I am quite curious what happened to fingers of furahan neocarnivores and if the new "hand" doesnt implicate some semi-sapient species, like nereid flaxs.
20:13 22-09-2012
Evan Black
Jan, those are fascinating links.

The second insect foot reminds me of the the motipalps on nereid mollipods, and it makes me wonder if that insect employs suction or only a friction hold.

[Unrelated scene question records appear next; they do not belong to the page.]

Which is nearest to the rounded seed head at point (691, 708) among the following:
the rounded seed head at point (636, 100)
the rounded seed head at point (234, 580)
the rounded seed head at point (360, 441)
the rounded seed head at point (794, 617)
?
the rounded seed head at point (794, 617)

The titanosaur feet are quite an innovative view of the fossil record. I wouldn't be surprised if Naish's article inspired specevo projects to explore toeless creatures.
21:55 20-09-2012
S.N.
Tritonis: thank you!

Lorenzo: Contact has been established; as for the hexapod gallop, the animations were done with a programme that is difficult to make work today, and recoding it is a lot of work, so there is litle chance of similar animations in the near future

Jan, thank you for the clever finds as usual!
13:36 19-09-2012
Jan
Thank you for the new article!
Speaking of feet, some insects have really strange ones
http://cdn.physorg.com/newman/gfx/news/2007/BeetleAdhesiveFoot.png
http://www.mindfiesta.com/images/article/world%2020.jpg
I wonder if such a design would work for a bit larger animal.
Maybe the differential split-ending solution could be used for something else like hand+hoof appendage. The veloceraptor leg comes to mind...

Titanosaurs have weird foot too, for the opposite reason. They have almost no fingers http://scienceblogs.com/tetrapodzoology/2008/10/29/the-hands-of-sauropods/

And I hope that you will use your marshland creature´s leg in some way.